### Data section ###

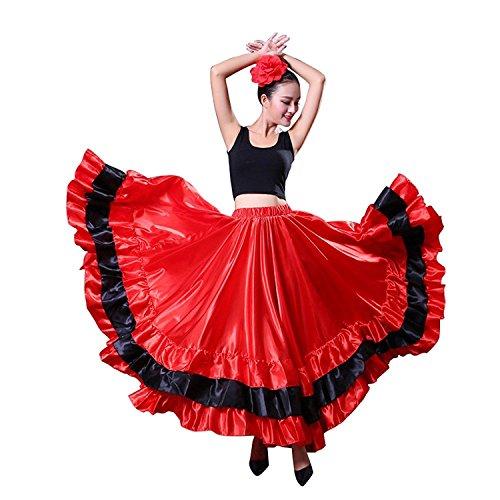 Kostüm Flamenco Traditionelle - Dreamowl Damen Red Spanien Flaco Tanz-Rock-Schwingen-Lange-Kostüm Bauchtanz Röcke 180-grad- rot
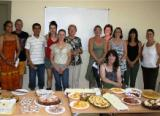 Festa de final de curs del nivell bàsic 3 a Móra d'Ebre
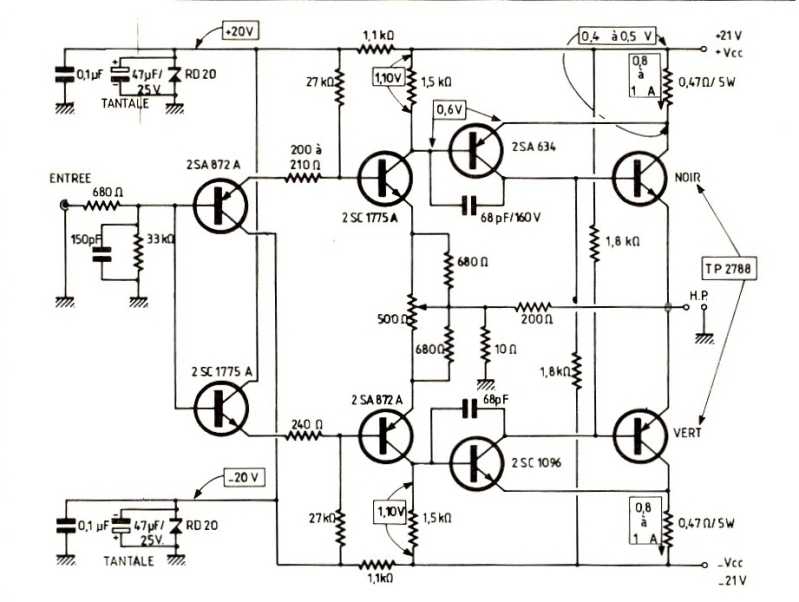 amplificateur audio schema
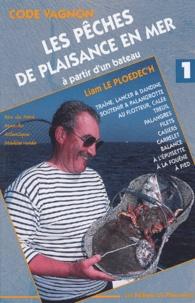 Liam Le Ploedec'h - Les pêches de plaisance en mer à partir d'un bateau.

###

[Your goal] Write the material above out again exactly as it reads, but don't carry over the pictures.

[Solution to the problem]
 Kostüm Flamenco Traditionelle - Dreamowl Damen Red Spanien Flaco Tanz-Rock-Schwingen-Lange-Kostüm Bauchtanz Röcke 180-grad- rot
 Festa de final de curs del nivell bàsic 3 a Móra d'Ebre
 amplificateur audio schema
 Liam Le Ploedec'h - Les pêches de plaisance en mer à partir d'un bateau.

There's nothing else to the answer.